- _What is needed_:
Pick up the piece on Czech research libraries and publishing before 1990 and keep writing it from the point where it ends.

- _Article_:
# # # #

Czech Research Library before 1990: External Ties

2. The publishing world was strictly regulated under the previous regime: all publishing houses were state enterprises (any other attempt at publishing was punishable by law), and all materials had to pass the scrutiny of the state (political) censor. Not everything that was published was necessarily political trash, and editions were limited; the resulting economy of shortage created a high demand for printed material, particularly modern fiction, translations from foreign languages, and the literary weekly [hence "Seller's Market"]. Libraries benefited from this situation. Because all state scientific and research libraries were recipients of the legal deposit, their (domestic) acquisitions were, de facto, guaranteed. At present the number of libraries covered by the deposit requirement has been reduced from some three dozen to half a dozen. This change was meant to ease the burden on publishers and give the libraries a freer hand in building their collection in a "competitive marketplace." But considering the severe cuts in the budget, many of the libraries cannot begin to fulfill even the most Spartan acquisitions policy. For the same reason publishers, of whom there are many and all of whom are private and competing for the readers' attention, do not consider libraries as important parts of their market. Furthermore, many of the small and often short-lived houses do not bother to apply for the ISBN or to send at least one copy (the legal deposit law is impossible to enforce) to the National Library, which, in turn, cannot fulfill its mandate of maintaining the national bibliographic record.

# # # #

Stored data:
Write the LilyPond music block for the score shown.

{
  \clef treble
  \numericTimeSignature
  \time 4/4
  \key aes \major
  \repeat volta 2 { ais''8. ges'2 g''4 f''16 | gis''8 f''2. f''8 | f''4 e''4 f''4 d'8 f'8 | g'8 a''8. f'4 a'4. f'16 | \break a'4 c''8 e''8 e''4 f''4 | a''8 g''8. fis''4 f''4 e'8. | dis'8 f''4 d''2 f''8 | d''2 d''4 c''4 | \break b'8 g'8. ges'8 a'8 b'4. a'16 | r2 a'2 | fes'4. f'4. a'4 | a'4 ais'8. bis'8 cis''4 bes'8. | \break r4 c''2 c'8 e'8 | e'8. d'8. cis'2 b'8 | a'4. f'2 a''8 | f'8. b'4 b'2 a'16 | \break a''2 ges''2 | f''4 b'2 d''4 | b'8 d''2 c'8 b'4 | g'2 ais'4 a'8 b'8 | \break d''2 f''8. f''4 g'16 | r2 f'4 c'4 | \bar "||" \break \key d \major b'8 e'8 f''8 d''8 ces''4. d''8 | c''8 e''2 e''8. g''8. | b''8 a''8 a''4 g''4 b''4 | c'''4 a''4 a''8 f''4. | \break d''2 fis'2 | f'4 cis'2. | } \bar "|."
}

# # # #

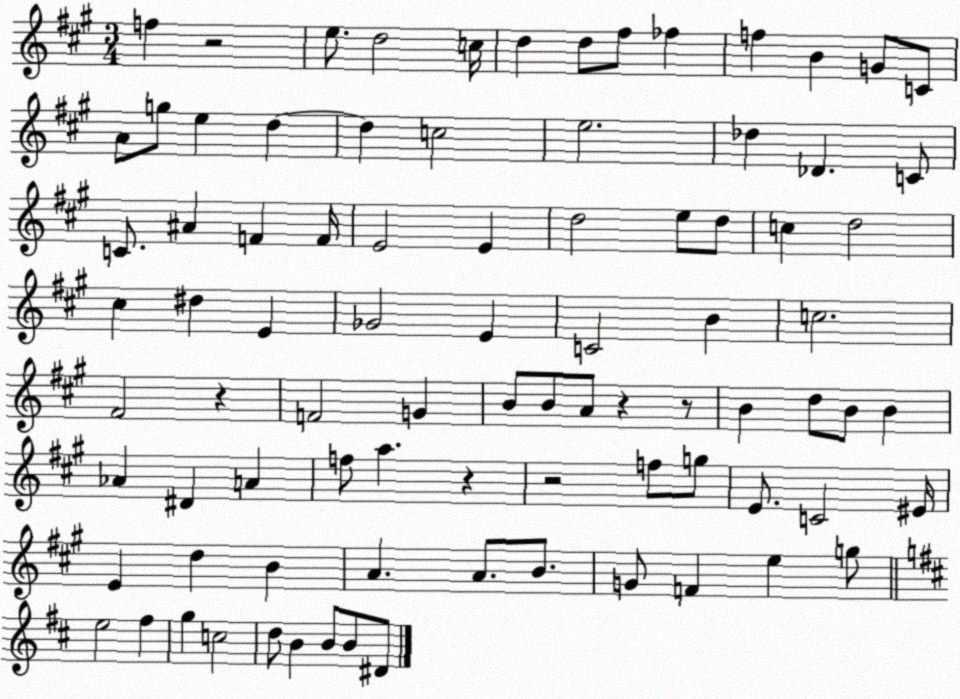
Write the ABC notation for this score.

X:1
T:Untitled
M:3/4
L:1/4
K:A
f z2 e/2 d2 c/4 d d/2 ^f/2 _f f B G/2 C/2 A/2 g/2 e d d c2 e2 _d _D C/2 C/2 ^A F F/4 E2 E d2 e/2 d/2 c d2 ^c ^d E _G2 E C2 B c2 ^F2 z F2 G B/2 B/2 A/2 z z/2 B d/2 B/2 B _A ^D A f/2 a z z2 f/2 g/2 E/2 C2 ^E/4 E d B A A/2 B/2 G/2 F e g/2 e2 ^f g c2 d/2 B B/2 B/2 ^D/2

# # # #

- _Reply to the exercise_:
― 215 ―

Figure 13.2.
Czech Research Library after 1990: External Ties

3. During the Communist era, access to materials was limited for several obvious reasons: political control (books on the Index, limited number of books from Western countries, theft) or deliberate neglect (the progressively deteriorating storage conditions eventually made it impossible to retrieve materials). Over the years there was less and less correspondence between the card catalogs in the circulation room and the actual holdings, and as a result, students and scholars stopped using the National Library in Prague because it was increasingly unlikely that their requests would be filled. This situation was also true for current Czech or Slovak publications because of an incredible backlog in cataloging or because the books remained unshelved. Of course, in such a system there was no place for user feedback. Since then, some notable improvements-many of them due to Mellon and other initiatives-have been made in public services, such as self-service photocopying machines and, to remain with the example of the National Library, quick retrieval of those volumes that have been reshelved in the new depository. Also, readers are now used to searching the electronic OPACs or using the CD-ROM databases in the reference room. On the other hand, the backlog of uncataloged books is said to be worse than before and, with acquisitions cut back and the legal deposit not observed, the reader continues to leave the circulation desk empty-handed. The paradoxical situation is not lost on the reader: if the books are out of print or, as is more often the case these days, their price beyond what readers could

― 216 ―

afford, going to the library may not be a solution either. So far the basic library philosophy has remained the same as it has throughout its history: although there is concern for the user, libraries are not genuinely "user driven" (only a few university libraries have adopted an open stack policy) and, as far as I can tell, user feedback is not a key source of information actively sought, analyzed, and used in setting priorities.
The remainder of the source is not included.